On pourrait ajouter pas même  Marlène Schiappa, laquelle vient pourtant de s’exprimer de nouveau sur une décision de justice en ces termes, susceptibles sans trop forcer d’entrer dans les prévisions de l’article 434-25 du code pénal, qui interdit de jeter le discrédit sur les décisions de justice :

« Je suis extraordinairement révoltée par toutes les décisions de justice qui considèrent qu’une petite fille de onze ans peut être consentante. Pour moi c’est un dysfonctionnement grave de la justice, je n’ai pas peur de le dire […] oui absolument je critique une décision de justice, voilà. Et si ça pose un problème à quelqu’un, je pense que ce qui doit être vu ce n’est pas la critique de la société vis-à-vis des décisions de justice, ce sont ces décisions de justice. Qu’on considère en France (?) qu’une petite fille de onze ans a été aguicheuse, je trouve cela indigne. »

Un risque de discrédit

Pas non plus le président de la République. Encore moins le président de la République !

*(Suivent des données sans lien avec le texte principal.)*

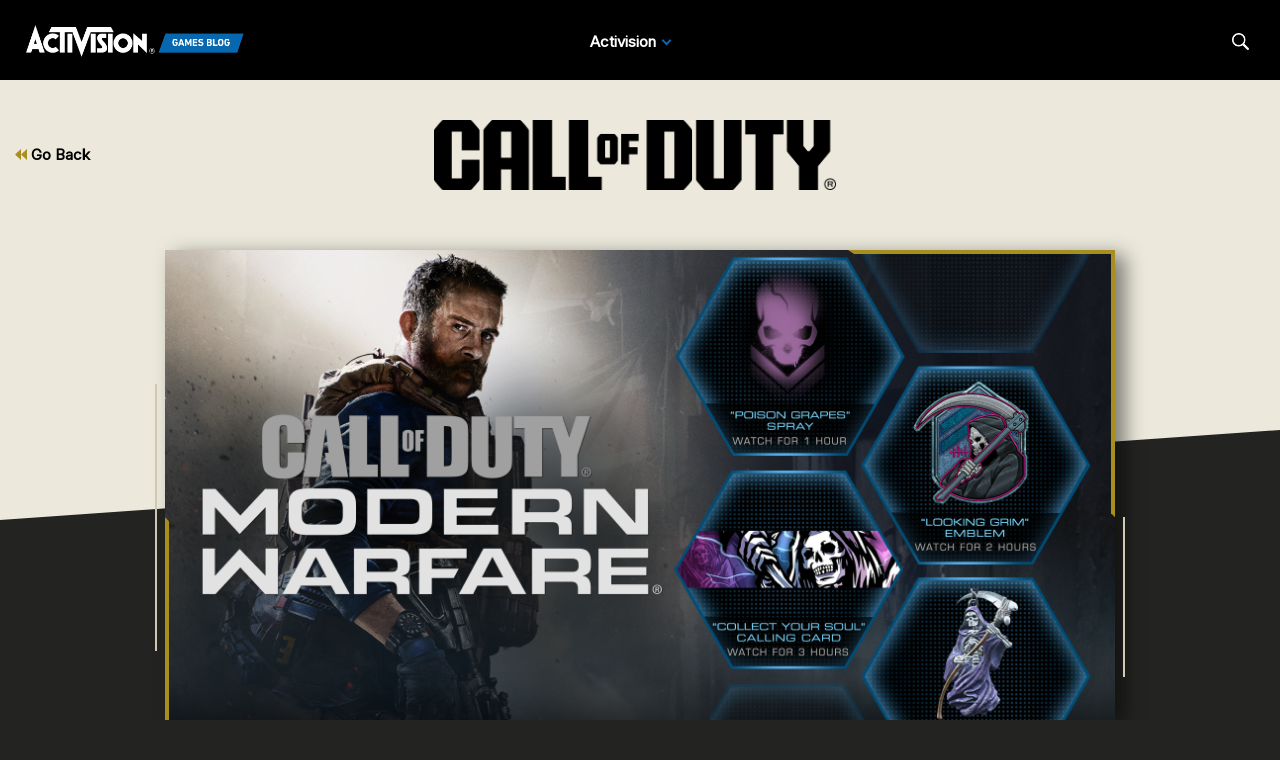

--- FILE ---
content_type: application/javascript;charset=UTF-8
request_url: https://s.activision.com/activision/script/ssoProperties/loc_zh_TW
body_size: 1233
content:





SSO.dictionary = {
	"sso-exploreurl-text-1": "",
	"sso-exploreurl-text-2": "",
	"sso-exploreurl-text-3": "",
	"sso-exploreurl-text-4": "",
	"sso-exploreurl-text-5": "",
	"sso-exploreurl-text-6": "",
	"sso-exploreurl-text-7": "",
	"sso-exploreurl-text-8": "",
	"sso-exploreurl-text-9": "",
	"sso-exploreurl-text-10": "",

	"sso-account-action-logout": "Logout",
	"sso-identities-menu-label-title": "Account",
	"sso-account-action-profile": "Profile",



	"sso-country-menu-label-title": "Location",


	"sso-email-address-label": "電子郵件地址",
	"sso-explore-menu-label": "探索",
	"sso-explore-menu-label-title": "Explore Activision",
	"sso-facebook-login-text": "LOGIN OR REGISTER WITH YOUR FACEBOOK ACCOUNT",
	"sso-forgot-password": "忘了你的密碼？",
	"sso-identities-header": "Select your identity",

	"sso-login-button": "Sign In",
	"sso-login-header": "Returning user? Login here",
	"sso-login-password-error": "Required",

	"sso-register-header-register": "",




	"sso-login-register-menu-label": "",
	"sso-login-register-menu-label-title": "",



	"sso-password-label": "密碼",
	"sso-register-button": "註冊",
	"sso-register-dob-label": "Date of Birth",

	"sso-register-text": "Before we begin, please enter your date of birth.",



	"sso-support-menu-label": "支援",
	"sso-support-menu-label-title": "Support",

	"login-solo": "LOGIN",
	"signup-solo": "SIGN UP",
	"or": "或",
	"jive-logout-url": "",


	"explore-bar-sites": "Sites",
	"explore-bar-more": "More...",
	"logout-url": "http:\/\/www.activision.com",


	"notification-system-alerts": "Activision System Alerts",
	"notification-no-alerts": "No New Alerts",
	"notification-grace-email": "Please check your inbox and verify your email address.",
	"register-complete-changeemailorresend": "Resend Confirmation",
	"profile-complete-text-prefix": "Your profile is",
	"profile-complete-text-suffix": "% complete",
	"profile-completion-text": "Go to your profile to:",
	"profile-complete-list-facebook": "- Link your Facebook account",
	"profile-complete-list-gamer-account": "- Link your gamer account",
	"profile-complete-list-verify-email": "驗證電子郵件地址",

	"complete-profile-alert-link": "- Complete your profile",	
	"sso-login-header-login": "使用 Activision 帳戶登入",
	"sso-login-header-advisory": "Enter your email address and password to log in to Activision<sup>&reg;<\/sup>",
	"sso-login-field-emailaddress": "電子郵件地址",
	"sso-login-field-password": "密碼",
	"sso-login-button": "Sign In",
	"sso-login-need-account-menu-label-title": "註冊以取得免費帳號",
	"sso-login-need-account-menu-label": "註冊以取得免費帳號",	
	"sso-login-forgot-password-menu-label-title": "忘了你的密碼？",
	"sso-login-forgot-password-menu-label": "忘了你的密碼？",
	"sso-login-facebook-button-menu-label-title": "以Facebook登入",
	"sso-login-terms": "《決勝時刻》<sup>&reg;<\/sup>CoD 使用分級內容：包含 ESRB (US)「M 級」、 PEGI（歐盟不含德國）18、USK（德國）18、OFLC （澳大利亞）15、 OFLC（紐西蘭）16。",
	"sso-login-withoutelite": "Don't have an  account?"
};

Ses propos et son immixtion dans une affaire en cours jettent potentiellement le discrédit sur la décision à venir, quelle qu’elle doive être :

  •  soit que la chambre criminelle casse l’arrêt de la chambre de l’instruction, auquel cas on ne manquera pas de soupçonner un manque d’indépendance à l’égard de l’exécutif (air connu) ;
  •  soit qu’elle rejette le pourvoi, et on dira (pourquoi pas puisque la président de la République l’a fait avant nous ?) pis que pendre de ces juges dépourvus de compassion et d’empathie.

C’est dans ces conditions que, par une démarche exceptionnelle, la première présidente de la Cour de cassation et le Procureur général près cette Cour, ont été contraints de faire la leçon au chef de l’Etat  en lui rappelant de façon aussi nette que lapidaire « que l’indépendance de la justice, dont le Président de la République est le garant, est une condition essentielle du fonctionnement de la démocratie. Les magistrats de la Cour de cassation doivent pouvoir examiner en toute sérénité et en toute indépendance les pourvois dont ils sont saisis. »

Il est tout de même malheureux que ce soit les bénéficiaires de cette protection qui aient à rappeler leur protecteur à ses devoirs.